- Date: December 28, 1995
- Season: 1995
- Stadium: Alamodome
- Location: San Antonio, Texas
- Favorite: Michigan by 5 points
- Referee: Mack Gentry (SEC)
- Attendance: 64,597

United States TV coverage
- Network: ESPN
- Announcers: Ron Franklin and Mike Gottfried

= 1995 Alamo Bowl =

The 1995 Alamo Bowl was the third edition of the college football bowl game and matched the #14 Michigan Wolverines of the Big Ten Conference and the #19 Texas A&M Aggies of the Southwest Conference. Part of the 1995–96 bowl schedule, it was held on Thursday night, December 28, at the Alamodome in San Antonio, Texas.

Texas A&M scored first on a nine-yard run by running back Eric Bernard to take a 7–0 lead. Michigan answered with a 41-yard touchdown pass from quarterback Brian Griese to wide receiver Amani Toomer, tying the game. Texas A&M scored again following a 27-yard field goal by kicker Kyle Bryant, and Texas A&M reclaimed the lead at 10–7.

In the second quarter, Remy Hamilton kicked a 28-yard field goal for Michigan to tie the game at ten. Bryant kicked his second field goal of the game, a 49-yarder before half to give Texas A&M a 13–10 halftime lead.
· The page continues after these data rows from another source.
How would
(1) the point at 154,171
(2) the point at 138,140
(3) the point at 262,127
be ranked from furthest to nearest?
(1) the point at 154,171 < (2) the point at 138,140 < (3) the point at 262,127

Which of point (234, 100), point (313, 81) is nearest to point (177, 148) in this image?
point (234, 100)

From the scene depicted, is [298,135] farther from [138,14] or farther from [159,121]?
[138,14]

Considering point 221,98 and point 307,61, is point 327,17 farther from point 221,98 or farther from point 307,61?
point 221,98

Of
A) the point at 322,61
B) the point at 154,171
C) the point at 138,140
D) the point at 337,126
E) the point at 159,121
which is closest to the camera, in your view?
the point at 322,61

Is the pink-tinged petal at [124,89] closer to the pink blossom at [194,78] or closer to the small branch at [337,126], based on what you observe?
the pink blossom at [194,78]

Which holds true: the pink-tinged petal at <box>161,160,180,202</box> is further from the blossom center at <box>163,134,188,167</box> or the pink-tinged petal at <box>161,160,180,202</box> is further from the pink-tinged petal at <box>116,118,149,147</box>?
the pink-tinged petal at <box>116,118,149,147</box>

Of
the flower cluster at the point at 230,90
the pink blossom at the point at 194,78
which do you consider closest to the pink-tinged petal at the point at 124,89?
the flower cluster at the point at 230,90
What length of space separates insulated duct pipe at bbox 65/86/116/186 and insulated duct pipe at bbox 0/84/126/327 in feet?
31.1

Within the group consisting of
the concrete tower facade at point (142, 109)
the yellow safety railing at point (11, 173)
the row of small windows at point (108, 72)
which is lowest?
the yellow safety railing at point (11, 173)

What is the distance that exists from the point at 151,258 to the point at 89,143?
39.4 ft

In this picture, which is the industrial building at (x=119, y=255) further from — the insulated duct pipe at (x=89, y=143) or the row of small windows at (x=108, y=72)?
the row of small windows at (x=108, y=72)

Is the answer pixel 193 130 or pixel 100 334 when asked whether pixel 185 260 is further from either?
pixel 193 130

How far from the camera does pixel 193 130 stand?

In the third quarter, Bryant added another 47-yard field goal to increase the lead to 16–10.

Michigan's 26-yard field goal from Hamilton closed the margin to three, but Bryant added field goals of 31 and 37 yards to put the game out of reach, giving Texas A&M a 22–13 lead with 22 seconds left in the game. Griese's 44-yard touchdown pass to Toomer pulled Michigan to within 22–20 with only five seconds left. Bryant was named Offensive MVP while Defensive MVP went to Texas A&M linebacker Keith Mitchell and the Sportsmanship Winner went to Jarrett Irons of Michigan.

This was the final bowl win for the Southwest Conference, which disbanded the following spring. In the final AP poll, Texas A&M climbed to fifteenth and Michigan fell to seventeenth.